Questions ::
[a] In the Carcassonne game description, how many followers does each player start with?
[b] Do these statements agree with the Carcassonne game description? Answer yes or no for each, quoting the deciding words. (i) A drawn tile may be placed anywhere on the board. (ii) A road on a placed tile must connect to another road. (iii) A player may put a peasant on a castle where another player already has someone.
[c] Write a continuation of the Carcassonne game description, starting after its last sentence.

Text segment ::
+++
The medieval French city of Carcassonne is ripe for development -- perfect for your followers to build roads, construct castles, inhabit cloisters, and work the fields. Too bad others have the same idea. This is the basis for Carcassonne, a strategic and clever tile game.

Each player starts with seven followers (plus one used to keep track of points on the scorepad). On a player's turn they first draw a random tile and place it adjacent to a tile or tiles on the board; placed tiles must continue features, so a road must connect to another road, a castle segment to another castle segment, etc. A player can put a peasant on a road, castle, farm, or cloister as long as another player doesn't have someone on that feature.
+++
Information provided ::
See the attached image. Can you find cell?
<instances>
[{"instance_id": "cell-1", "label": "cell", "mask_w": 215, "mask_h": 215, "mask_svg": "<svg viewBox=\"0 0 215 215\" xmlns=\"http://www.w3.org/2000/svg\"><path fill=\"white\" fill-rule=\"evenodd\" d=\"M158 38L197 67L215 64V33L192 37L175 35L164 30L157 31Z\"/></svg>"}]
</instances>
+++
Task results ::
[a] Seven, plus one used to keep track of points on the scorepad.

[b]
(i) No: "place it adjacent to a tile or tiles on the board"
(ii) Yes: "a road must connect to another road"
(iii) No: "as long as another player doesn't have someone on that feature"

[c]
Next is scoring. If a road is completed (two if its sides end at a castle or intersection), the player gets their follower back and gets a point for each tile in the road. If a castle is completed (fully sealed on all sides), the player gets their follower back and gets two points for each castle tile, plus two points for each pennant on the castle tiles; a two-piece castle only scores two points, but the player gets their follower back immediately. If there are tiles on all eight sides around a cloister, the player gets their follower back and scores nine points. Followers stay on farms for the whole game -- but they score three points for each complete castle on the field at the end of the game. When the game ends (no more tiles to choose from), players score the aforementioned farms, plus: one point per tile for an incomplete road; one point per castle tile and pennant for an incomplete castle; and one point for each tile around a cloister, plus one for the cloister itself.

Players can also join, or even steal, roads, castles, and fields from competitors. A player can't directly put a follower on a feature an opponent already has -- but if they put their own follower on a nearby tile and then manage to connect them later, they share the points. If one player manages to get a majority of followers on a feature, they get all the points for that feature! Large castles often attract multiple followers trying to join.

It's also possible to block another player by placing a tile that makes it harder, or even impossible, for them to complete a road, castle, or field. This not only costs them points but also leaves them with fewer followers to use.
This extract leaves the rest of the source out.